- Given information
_ _ _ _
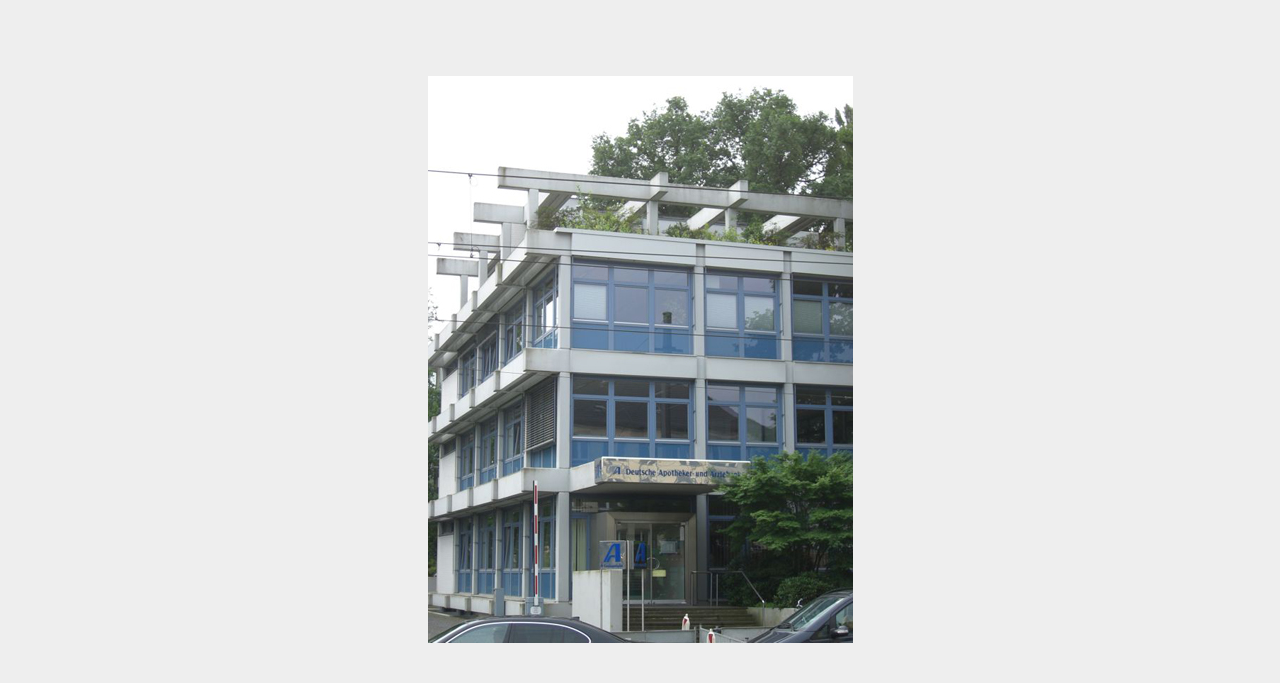

--- FILE ---
content_type: text/html
request_url: http://architekturfuehrer-bremen.de/n_bild.php?bild=bilder%2Fbild2696.jpg
body_size: 601
content:
<html>
<head>
<title>Grossaufnahme</title>
<meta name="author" content="Ingrid Bressem">
<meta name="generator" content="Ulli Meybohms HTML EDITOR">
<script language="JavaScript">
<!--
self.focus();
//-->
</script>
<noscript></noscript>
</head>
<body text="#000000" style="background-color:#eee" link="#FF0000" alink="#FF0000" vlink="#FF0000" style='text-align:center;vertical-align:middle;'>

<table style='text-align:center;vertical-align:middle;width:100%;height:100%;'><tr><td style='text-align:center;'><img src='bilder/bild2696.jpg' border=0></td></tr></table>
</body>
</html>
_ _ _ _
- Task requirements
Copy out every line of the data that includes "vertical".

- Task response
<body text="#000000" style="background-color:#eee" link="#FF0000" alink="#FF0000" vlink="#FF0000" style='text-align:center;vertical-align:middle;'>
<table style='text-align:center;vertical-align:middle;width:100%;height:100%;'><tr><td style='text-align:center;'><img src='bilder/bild2696.jpg' border=0></td></tr></table>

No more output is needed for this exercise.